Problème : ces échographies sont effectuées par des personnes qui ne sont pas professionnels de santé, comme l’indique BFMTV. Pourtant, cela est un délit puni par la loi. C’est pourquoi, le 26 octobre dernier, la sénatrice du Nord, Marie-Claude Lermytte, a adressé une question au ministre de la Santé sur la légalité de cette pratique.

"De plus en plus de femmes recourent à des échographies dites de confort (…) et cela pour un prix accessible de l'ordre de 80 euros. Dans certains cas, ces images peuvent inquiéter les parents qui se rendent dès lors aux urgences alors qu'ils ne disposent pas de la compétence pour interpréter et analyser s'il existe un danger réel pour le fœtus. À ce jour, personne n'est en mesure d'affirmer si ces échographies sont légales et si seuls les médecins et les sages-femmes, sous certaines conditions, sont habilités à procéder à ces examens", a-t-elle écrit.

Elle n’est pas la seule à pointer du doigt ce problème. "C'est de l'exercice illégal du métier de médecin et de sage-femme", a déclaré à BFMTV, Sandrine Brame, vice-présidente du conseil national de l'Ordre des sages-femmes.

Les échographies de "plaisir" peuvent "susciter des inquiétudes"

En outre, les échographies de "plaisir" ne sont pas sans risques.
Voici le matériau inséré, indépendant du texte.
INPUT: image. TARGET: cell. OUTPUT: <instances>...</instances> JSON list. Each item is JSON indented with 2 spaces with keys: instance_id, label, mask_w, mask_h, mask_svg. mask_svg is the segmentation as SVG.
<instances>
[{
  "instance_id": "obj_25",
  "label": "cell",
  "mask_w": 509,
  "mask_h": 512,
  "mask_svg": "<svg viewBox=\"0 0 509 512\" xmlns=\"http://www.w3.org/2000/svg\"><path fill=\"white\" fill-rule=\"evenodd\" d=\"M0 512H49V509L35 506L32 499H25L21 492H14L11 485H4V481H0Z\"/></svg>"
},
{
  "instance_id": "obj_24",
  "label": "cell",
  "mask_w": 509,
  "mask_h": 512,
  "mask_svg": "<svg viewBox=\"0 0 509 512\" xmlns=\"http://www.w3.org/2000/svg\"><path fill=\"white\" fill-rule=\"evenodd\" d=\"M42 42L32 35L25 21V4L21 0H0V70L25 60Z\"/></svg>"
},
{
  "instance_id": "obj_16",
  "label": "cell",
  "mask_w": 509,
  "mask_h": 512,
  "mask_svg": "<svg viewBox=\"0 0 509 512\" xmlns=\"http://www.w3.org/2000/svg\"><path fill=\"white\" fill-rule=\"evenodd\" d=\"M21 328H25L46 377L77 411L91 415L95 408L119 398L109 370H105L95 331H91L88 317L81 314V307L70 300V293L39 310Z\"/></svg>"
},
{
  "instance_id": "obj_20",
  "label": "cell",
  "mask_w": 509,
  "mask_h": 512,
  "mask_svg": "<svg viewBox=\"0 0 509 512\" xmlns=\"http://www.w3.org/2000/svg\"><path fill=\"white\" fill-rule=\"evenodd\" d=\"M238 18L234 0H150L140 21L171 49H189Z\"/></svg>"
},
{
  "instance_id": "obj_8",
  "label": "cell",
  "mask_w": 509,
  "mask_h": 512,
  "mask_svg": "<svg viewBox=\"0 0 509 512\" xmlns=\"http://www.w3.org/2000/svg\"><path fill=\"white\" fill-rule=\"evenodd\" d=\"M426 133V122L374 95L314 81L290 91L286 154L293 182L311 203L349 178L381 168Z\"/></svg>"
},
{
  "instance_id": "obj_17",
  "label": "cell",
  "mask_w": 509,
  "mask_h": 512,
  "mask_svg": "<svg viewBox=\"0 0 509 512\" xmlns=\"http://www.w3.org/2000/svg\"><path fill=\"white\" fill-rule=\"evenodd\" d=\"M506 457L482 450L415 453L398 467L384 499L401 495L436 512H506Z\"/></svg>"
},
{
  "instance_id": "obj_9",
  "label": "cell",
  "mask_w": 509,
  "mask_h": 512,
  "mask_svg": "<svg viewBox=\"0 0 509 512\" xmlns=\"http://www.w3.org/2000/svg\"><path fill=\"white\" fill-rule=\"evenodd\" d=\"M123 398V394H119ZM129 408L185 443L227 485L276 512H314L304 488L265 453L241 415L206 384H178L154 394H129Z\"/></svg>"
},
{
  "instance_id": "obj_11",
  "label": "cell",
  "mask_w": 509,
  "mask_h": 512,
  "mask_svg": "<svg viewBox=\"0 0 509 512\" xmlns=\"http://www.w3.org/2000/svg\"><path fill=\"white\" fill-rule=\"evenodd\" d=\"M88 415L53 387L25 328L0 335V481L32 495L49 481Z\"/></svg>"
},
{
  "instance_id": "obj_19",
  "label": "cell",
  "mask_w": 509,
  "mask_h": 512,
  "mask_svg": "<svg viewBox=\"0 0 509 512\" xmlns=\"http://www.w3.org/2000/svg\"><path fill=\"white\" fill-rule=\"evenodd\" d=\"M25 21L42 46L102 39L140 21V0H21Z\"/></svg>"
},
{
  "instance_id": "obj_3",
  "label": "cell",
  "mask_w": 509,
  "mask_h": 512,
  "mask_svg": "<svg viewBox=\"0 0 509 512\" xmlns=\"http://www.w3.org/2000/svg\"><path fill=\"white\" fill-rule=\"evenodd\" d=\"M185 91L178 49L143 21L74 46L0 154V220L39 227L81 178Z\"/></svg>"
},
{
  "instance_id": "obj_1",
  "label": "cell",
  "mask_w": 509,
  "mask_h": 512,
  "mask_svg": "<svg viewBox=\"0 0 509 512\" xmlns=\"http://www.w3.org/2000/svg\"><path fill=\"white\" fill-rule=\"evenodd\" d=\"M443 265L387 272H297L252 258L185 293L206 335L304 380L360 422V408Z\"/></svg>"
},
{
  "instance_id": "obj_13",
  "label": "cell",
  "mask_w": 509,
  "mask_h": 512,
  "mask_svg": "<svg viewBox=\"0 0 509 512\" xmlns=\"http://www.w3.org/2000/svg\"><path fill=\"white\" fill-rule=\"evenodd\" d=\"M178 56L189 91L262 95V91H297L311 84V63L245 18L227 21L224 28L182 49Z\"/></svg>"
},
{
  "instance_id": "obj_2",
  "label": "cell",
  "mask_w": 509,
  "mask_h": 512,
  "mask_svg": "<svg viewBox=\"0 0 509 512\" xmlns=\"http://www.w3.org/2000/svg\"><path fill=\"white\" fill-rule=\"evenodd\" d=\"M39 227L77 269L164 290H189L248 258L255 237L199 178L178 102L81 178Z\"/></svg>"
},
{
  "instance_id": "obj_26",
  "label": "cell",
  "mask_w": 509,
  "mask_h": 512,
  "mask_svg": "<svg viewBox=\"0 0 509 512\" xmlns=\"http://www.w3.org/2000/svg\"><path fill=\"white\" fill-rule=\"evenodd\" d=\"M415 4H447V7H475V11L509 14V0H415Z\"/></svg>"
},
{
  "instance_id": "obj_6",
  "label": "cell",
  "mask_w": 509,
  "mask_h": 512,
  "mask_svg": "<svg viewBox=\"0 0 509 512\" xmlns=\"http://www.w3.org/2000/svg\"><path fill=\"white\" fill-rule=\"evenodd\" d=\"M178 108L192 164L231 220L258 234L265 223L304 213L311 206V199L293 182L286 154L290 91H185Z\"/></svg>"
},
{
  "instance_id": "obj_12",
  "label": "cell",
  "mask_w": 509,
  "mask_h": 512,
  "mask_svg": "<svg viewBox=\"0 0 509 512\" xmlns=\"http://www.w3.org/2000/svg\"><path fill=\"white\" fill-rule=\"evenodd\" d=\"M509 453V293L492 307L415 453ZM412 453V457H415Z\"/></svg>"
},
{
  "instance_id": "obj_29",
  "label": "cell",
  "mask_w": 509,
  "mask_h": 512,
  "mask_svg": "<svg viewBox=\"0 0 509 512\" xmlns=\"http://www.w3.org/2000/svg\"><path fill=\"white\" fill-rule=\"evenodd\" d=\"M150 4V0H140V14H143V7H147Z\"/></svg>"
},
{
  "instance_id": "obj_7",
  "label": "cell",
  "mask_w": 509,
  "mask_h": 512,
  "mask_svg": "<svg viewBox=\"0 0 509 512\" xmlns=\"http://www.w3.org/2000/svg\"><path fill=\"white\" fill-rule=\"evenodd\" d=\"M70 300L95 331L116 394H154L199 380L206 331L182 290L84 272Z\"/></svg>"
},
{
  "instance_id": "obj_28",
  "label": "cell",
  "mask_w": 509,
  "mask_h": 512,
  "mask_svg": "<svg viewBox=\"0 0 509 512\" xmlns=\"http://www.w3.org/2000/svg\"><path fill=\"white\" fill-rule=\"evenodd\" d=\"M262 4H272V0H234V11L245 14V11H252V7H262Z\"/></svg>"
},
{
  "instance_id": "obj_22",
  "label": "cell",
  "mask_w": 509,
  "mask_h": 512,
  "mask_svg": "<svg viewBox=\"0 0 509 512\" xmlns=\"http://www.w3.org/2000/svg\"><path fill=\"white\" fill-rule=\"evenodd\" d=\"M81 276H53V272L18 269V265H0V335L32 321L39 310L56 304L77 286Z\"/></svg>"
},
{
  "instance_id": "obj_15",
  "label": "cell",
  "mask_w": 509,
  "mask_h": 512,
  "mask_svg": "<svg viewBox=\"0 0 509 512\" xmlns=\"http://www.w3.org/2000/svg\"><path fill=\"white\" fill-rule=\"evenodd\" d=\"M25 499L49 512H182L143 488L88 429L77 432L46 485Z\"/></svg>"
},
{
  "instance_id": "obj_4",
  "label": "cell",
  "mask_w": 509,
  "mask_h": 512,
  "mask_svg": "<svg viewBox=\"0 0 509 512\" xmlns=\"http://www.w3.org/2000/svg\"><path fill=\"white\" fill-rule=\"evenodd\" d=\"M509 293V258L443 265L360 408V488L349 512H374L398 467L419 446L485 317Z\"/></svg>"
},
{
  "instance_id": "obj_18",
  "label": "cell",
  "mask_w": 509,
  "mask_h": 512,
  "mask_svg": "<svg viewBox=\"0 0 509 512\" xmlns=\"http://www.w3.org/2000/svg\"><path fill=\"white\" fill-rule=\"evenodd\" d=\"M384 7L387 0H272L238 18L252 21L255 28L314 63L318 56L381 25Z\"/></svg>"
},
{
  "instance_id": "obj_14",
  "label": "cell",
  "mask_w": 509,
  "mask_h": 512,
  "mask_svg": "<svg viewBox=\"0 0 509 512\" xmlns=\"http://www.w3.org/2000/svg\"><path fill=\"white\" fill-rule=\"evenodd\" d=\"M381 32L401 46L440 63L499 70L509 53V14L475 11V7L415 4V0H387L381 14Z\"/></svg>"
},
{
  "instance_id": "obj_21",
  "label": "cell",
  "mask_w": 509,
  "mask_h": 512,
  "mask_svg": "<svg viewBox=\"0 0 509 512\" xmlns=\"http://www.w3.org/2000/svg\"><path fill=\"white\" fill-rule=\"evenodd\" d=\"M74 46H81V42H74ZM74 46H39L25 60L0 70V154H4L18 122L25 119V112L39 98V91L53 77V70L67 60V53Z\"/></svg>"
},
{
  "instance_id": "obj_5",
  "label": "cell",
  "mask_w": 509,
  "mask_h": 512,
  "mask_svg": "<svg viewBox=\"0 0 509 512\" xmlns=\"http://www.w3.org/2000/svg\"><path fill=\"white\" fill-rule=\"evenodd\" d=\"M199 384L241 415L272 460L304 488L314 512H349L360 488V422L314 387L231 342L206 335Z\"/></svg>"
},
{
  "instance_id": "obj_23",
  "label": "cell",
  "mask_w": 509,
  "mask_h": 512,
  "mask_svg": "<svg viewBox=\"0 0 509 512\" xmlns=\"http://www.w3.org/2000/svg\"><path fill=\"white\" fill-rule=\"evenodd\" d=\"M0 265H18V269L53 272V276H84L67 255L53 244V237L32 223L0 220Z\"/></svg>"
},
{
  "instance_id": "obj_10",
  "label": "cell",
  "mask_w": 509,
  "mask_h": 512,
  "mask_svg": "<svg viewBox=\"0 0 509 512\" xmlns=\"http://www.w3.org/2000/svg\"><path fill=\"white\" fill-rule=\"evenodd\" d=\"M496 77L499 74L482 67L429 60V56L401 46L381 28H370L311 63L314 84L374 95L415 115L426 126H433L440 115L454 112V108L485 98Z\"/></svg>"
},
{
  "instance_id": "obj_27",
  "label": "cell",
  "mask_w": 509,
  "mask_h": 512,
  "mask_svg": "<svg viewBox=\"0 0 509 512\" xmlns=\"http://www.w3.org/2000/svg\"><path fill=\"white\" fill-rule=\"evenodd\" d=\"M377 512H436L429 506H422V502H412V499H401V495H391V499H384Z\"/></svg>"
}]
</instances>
Dans une interview accordée au média, Philippe Courtois, avocat spécialisé en droit médical, a évoqué la potentielle mise en danger des femmes enceintes. "Dans quelle mesure, puisqu'elles ont vu l'enfant et qu'il semblait aller bien, pourraient-elles renoncer à consulter leur médecin et à pratiquer les échographies prévues dans le cadre du suivi de grossesse ?"

Ces types de consultations peuvent aussi inquiéter les futurs parents. "On peut tout à fait imaginer qu'une personne non formée pourrait dire que le bébé est 'gros' ou qu'il n'y a 'pas beaucoup de liquide amniotique', des mots qui peuvent immédiatement susciter des inquiétudes", a expliqué Sandrine Brame.

Un problème confirmé par Philippe Bouhanna, médecin, spécialisé en échographie fœtale et en médecine fœtale, et président de la commission échographie du Collège national des gynécologues et obstétriciens français (CNGOF). "J'ai déjà reçu des patientes paniquées après avoir réalisé ce type d'échographie. (…) Si, au moment de l'échographie, la main du fœtus se trouve devant le nez, cela crée un cône d'ombre, comme un trou noir. C'est ce qu'on appelle des faux positifs. Je suis habilité à les détecter, pas ces personnes."

Des risques "potentiels" pour le cerveau d’un fœtus en cours de développement

Le spécialiste a aussi souligné les risques "minimes" mais "potentiels" liés aux ultrasons. "Une échographie sur la tête pour découvrir le visage, ce sont des ultrasons qui passent sur un cerveau en cours de développement. Autant éviter de bombarder d'ultrasons le cerveau d'un fœtus", a-t-il conclu.